En extrapolant les coûts des autres espèces connues, recensées dans d’autres pays, 3 milliards d’euros s’ajouteraient à la facture !
Indicateur supplémentaire : les coûts de dommages ressortent 8 fois plus élevés que ceux alloués à la gestion de ces espèces.
L’impossible lutte contre les mouches du fruit
L’impact pour l’agriculture des espèces exotiques envahissantes se matérialise directement par une perte de production. La mouche méditerranéenne (Ceratitis capitata), originaire d’Afrique, s’attaque à plus de 300 espèces de fruits sauvages et cultivés dans le Sud de l’Europe. La drosophile suzukii, (Drosophila suzukii), une petite mouche importée d’Asie a été détectée en 2009. Elle pond dans les fruits rouges, pêches et abricots. Contre cet insecte aucune option de protection satisfaisante n’est disponible au point de conduire des producteurs de cerises dans des situations d’impasse. Quant à la punaise diabolique qui sévit sur de nombreuses cultures maraichères et fruitières, un seul insecticide (pyréthrinoïde) n’est autorisé pour l’éradiquer avec un usage limité.
Enjeux One Health avec l’ambroisie
Exemples d’impacts observés en cascade, ceux causés par l’ambroisie, originaire d’Amérique du Sud. Menaçante dès juin dans les parcelles de tournesol ainsi que de maïs des régions Auvergne et Rhône-Alpes, elle entre en compétition avec la culture et provoque des pertes de rendement. En raison de son pollen très allergisant, elle illustre les liens directs entre environnement, agriculture et santé dans le cadre d’une approche One Health.
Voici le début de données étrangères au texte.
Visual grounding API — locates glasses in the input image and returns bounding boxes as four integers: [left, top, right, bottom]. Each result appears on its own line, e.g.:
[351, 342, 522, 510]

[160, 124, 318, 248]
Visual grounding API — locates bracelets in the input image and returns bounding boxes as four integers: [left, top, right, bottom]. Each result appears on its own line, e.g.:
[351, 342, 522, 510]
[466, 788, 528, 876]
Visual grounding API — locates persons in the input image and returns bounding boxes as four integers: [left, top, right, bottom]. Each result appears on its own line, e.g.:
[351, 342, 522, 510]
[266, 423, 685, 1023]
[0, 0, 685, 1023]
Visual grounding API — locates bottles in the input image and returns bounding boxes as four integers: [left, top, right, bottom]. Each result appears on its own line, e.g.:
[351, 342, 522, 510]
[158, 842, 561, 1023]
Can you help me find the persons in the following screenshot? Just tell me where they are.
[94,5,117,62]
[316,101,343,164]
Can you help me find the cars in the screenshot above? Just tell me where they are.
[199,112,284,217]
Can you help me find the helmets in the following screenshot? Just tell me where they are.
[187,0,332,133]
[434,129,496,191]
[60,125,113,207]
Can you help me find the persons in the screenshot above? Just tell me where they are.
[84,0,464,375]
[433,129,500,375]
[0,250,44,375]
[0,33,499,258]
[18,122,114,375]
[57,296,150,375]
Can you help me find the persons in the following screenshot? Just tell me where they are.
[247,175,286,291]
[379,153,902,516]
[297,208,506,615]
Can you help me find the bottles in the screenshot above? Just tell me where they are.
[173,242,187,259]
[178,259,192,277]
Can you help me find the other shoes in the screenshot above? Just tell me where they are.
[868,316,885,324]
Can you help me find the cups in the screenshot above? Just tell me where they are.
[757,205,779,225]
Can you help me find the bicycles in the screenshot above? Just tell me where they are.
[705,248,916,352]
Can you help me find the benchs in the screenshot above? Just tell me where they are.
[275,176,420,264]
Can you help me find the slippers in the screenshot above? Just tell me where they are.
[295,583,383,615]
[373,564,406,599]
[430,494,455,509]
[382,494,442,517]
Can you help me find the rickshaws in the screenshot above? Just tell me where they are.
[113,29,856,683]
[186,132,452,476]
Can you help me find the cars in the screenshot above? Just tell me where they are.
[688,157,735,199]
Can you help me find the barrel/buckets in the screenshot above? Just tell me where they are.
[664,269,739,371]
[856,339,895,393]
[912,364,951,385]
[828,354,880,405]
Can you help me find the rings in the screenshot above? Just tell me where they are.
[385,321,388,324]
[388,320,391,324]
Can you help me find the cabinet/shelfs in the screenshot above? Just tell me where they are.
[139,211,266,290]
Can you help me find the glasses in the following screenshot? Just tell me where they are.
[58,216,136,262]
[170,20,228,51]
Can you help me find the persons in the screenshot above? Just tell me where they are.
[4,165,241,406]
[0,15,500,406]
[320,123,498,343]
Un observatoire a dû être mis en place en 2011 par les ministères de la Santé, de l’Agriculture, de l’Ecologie et de l’Intérieur. Il est piloté depuis 2017 par la Fredon. La destruction de l’ambroisie peut faire l’objet d’arrêtés préfectoraux. Sa gestion par le labour afin d’enfouir les graines reste complexe car elles se conservent plus de dix ans dans les sols.
Enfin, des espèces non arrivées en France répertoriées dans la base Invacost pourraient occasionner des coûts importants si elles parvenaient à s’y établir. Le scarabée japonais présent en Suisse est un parfait exemple car il s’attaque à plus de 400 espèces de plantes. Autre menace imminente, la noctuelle américaine du maïs Spodoptera frugiperda est attendue au moins dans le sud de l’Europe. Partie du continent américain, elle a presque entièrement envahi l’Afrique ainsi que l’Asie.
Des mesures renforçant la biovigilance, la responsabilisation des populations, mais aussi la réglementation doivent mieux prévenir et anticiper les invasions biologiques selon les chercheurs contributeurs à Invacost. Seules 66 espèces sont inscrites en 2021 sur la liste des espèces exotiques envahissantes préoccupantes pour l’Union européenne, alors qu’elles seraient plusieurs milliers.
L’avis de Ronan Vigouroux
Les espèces exotiques envahissantes sont la seconde cause de pertes de biodiversité devant le changement climatique selon la FAO. De plus, le changement climatique accélère le processus d’adaptation.
Face à ces nouveaux bioagresseurs en agriculture, les méthodes de lutte biologique alternatives efficaces demandent de l’expérimentation.
Invacost est la première base de données mondiale sur les coûts engendrés par les espèces exotiques envahissantes.
Le CNRS, l’Université Paris Saclay, le Muséum National d’Histoire Naturelle, l’Université de Rennes 1 et AgroParisTech ont cartographié les coûts en fonction des régions et espèces. L’objectif est d’alerter les décideurs publics sur l’urgence à mieux réglementer et maitriser ces invasions biologiques. L’analyse et les enjeux sont décrits dans une synthèse et des publications scientifiques.
L’évaluation des coûts induits par les espèces exotiques envahissantes en France métropolitaine et outremer est récente. Elle a été prise en compte progressivement à partir des années 1990.